Le vitrail

Dès le début de la construction du temple en 1956, Victoire Durand-Gasselin a l'idée d'installer dans l'axe du temple (le temple est orienté NO-SE) derrière le choeur, au fond de la salle de culte, un vitrail .

Des esquisses sont même proposées mais le projet ne prospère pas, faute de financement.

On installe donc finalement une simple verrière de verre blanc, au centre de laquelle est fixée une croix.

Un peu plus de vingt ans plus tard, en 1979, la décision d'installer un vitrail est prise, dont la réalisation est confiée à un maître-verrier nantais, Yves Deshais, qui va en concevoir librement le dessin à partir d'esquisses réalisées par Guy David .

Yves Deshais imagine une tapisserie de verre multicolore, non figurative, fidèle à l'esprit de la réforme, qui incite à la contemplation.

Il existe tout de même un pivot de l'œuvre : un christ ressuscité ouvrant les bras pour accueillir l'humanité.
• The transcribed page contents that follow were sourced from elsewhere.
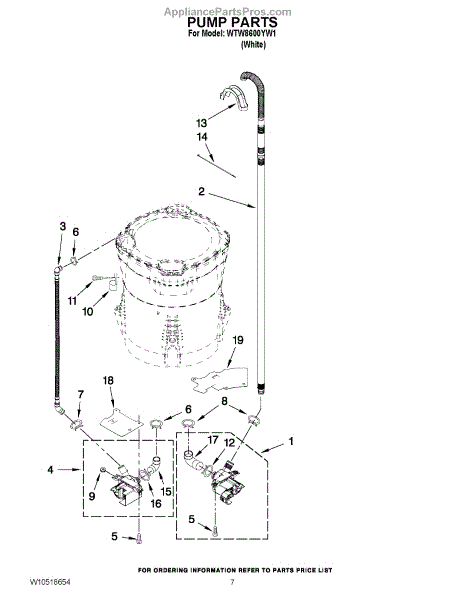 AppliancePartsPros.com
PUMP PARTS
For Model: WTW8600YW1
(White)

13
14
2
3
6
11
10
19
18
7
6
8
1
17
12
4
9
16
15
5
5

FOR ORDERING INFORMATION REFER TO PARTS PRICE LIST
W10518654
7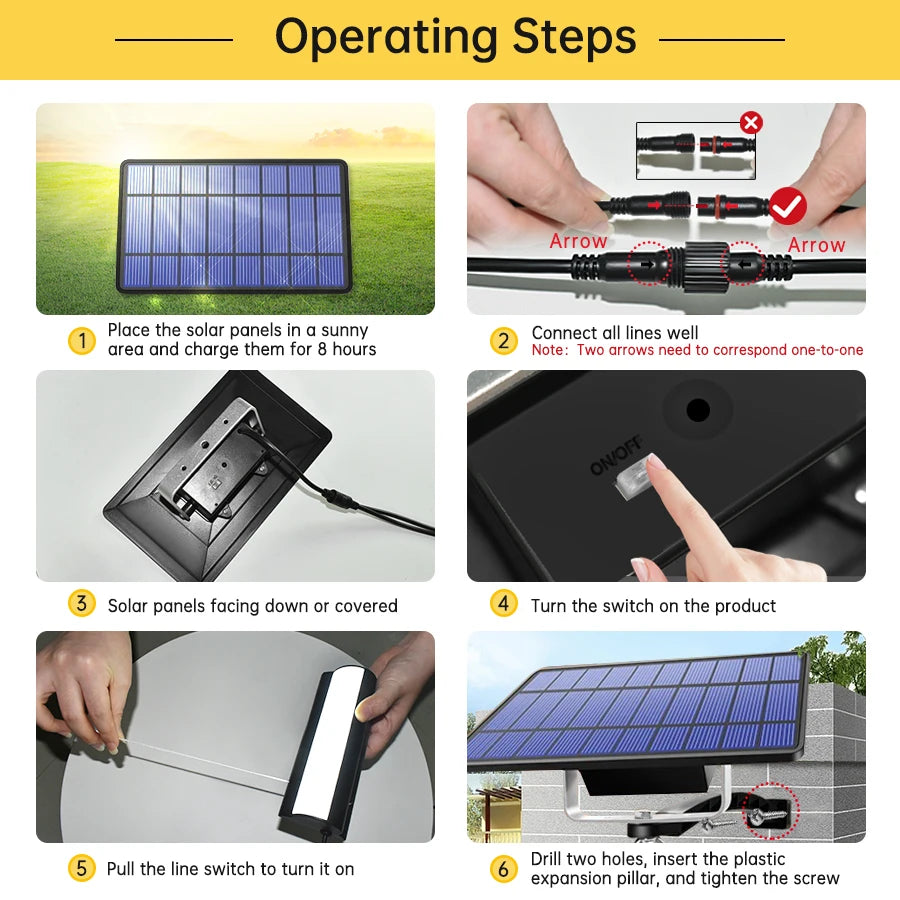 Operating Steps

1 Place the solar panels in a sunny area and charge them for 8 hours

Arrow
Arrow

2 Connect all lines well
Note: Two arrows need to correspond one-to-one

3 Solar panels facing down or covered

ON/OFF

4 Turn the switch on the product

5 Pull the line switch to turn it on

6 Drill two holes, insert the plastic expansion pillar, and tighten the screw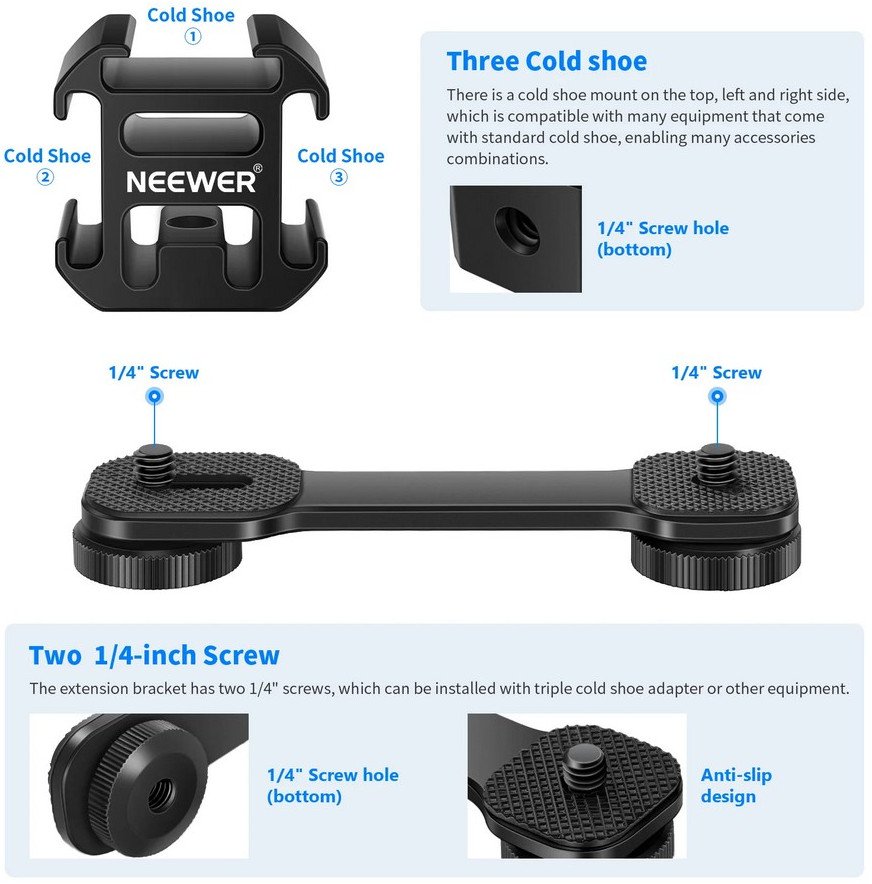 Cold Shoe
①

Cold Shoe
②

NEEWER®

Cold Shoe
③

Three Cold shoe

There is a cold shoe mount on the top, left and right side, which is compatible with many equipment that come with standard cold shoe, enabling many accessories combinations.

1/4" Screw hole (bottom)

1/4" Screw

1/4" Screw

Two 1/4-inch Screw

The extension bracket has two 1/4" screws, which can be installed with triple cold shoe adapter or other equipment.

1/4" Screw hole (bottom)

Anti-slip design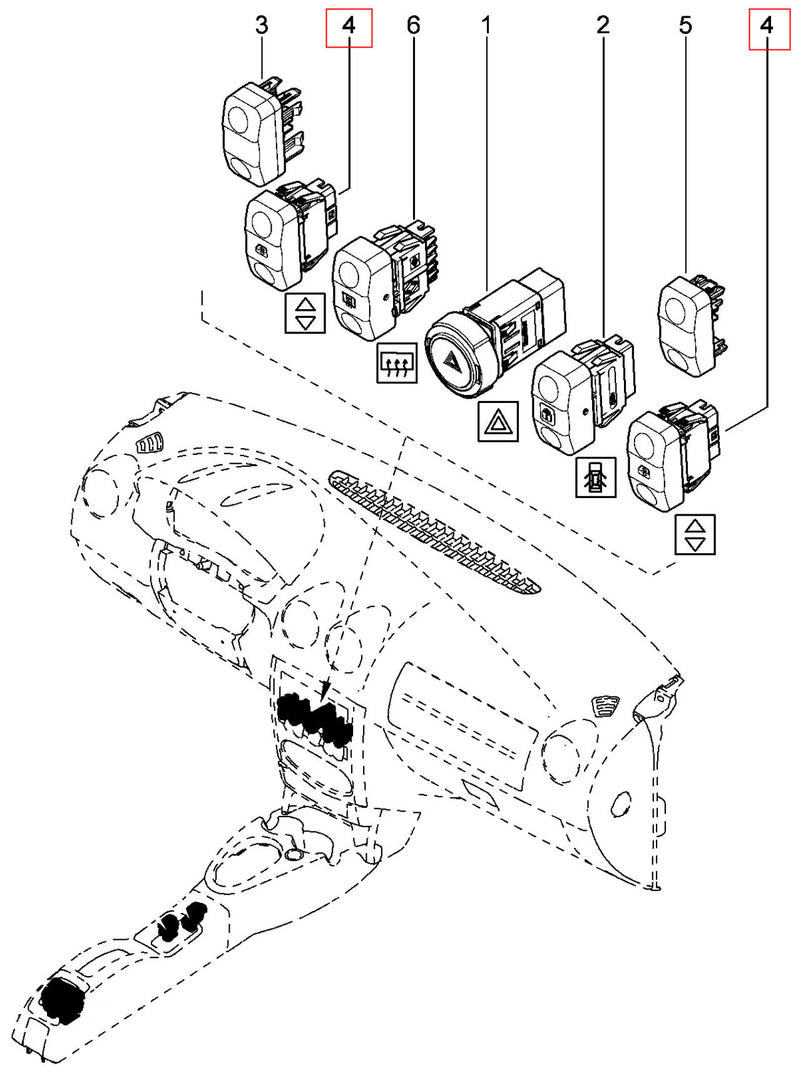 3
4
6
1
2
5
4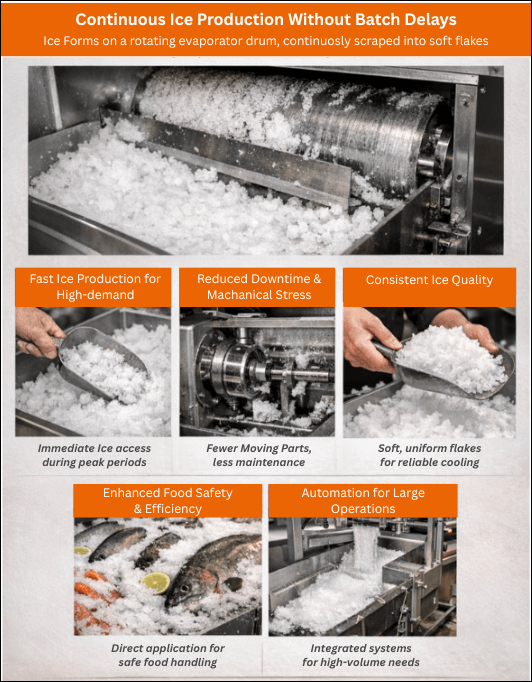 Continuous Ice Production Without Batch Delays
Ice Forms on a rotating evaporator drum, continuosly scraped into soft flakes

Fast Ice Production for High-demand

Immediate Ice access during peak periods

Reduced Downtime & Machanical Stress

Fewer Moving Parts, less maintenance

Consistent Ice Quality

Soft, uniform flakes for reliable cooling

Enhanced Food Safety & Efficiency

Direct application for safe food handling

Automation for Large Operations

Integrated systems for high-volume needs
Sur le plan technique, Yves Deshais réalise avec son équipe , en deux mois, quinze panneaux (des rectangles de 1,15 sur 1,40 m, composé de morceaux de verre de plus de deux centimètres d'épaisseur, unis par un joint en ciment, selon un procédé qui permet d'éviter la dilatation et l'altération .

L'installation ne sera pas sans poser de difficultés puisqu'il qu'il faudra déplacer la croix, qui sera mise sur le côté, ce qui provoquera des réactions assez réservées .

Aujourd’hui, nous admirons une véritable œuvre d’art.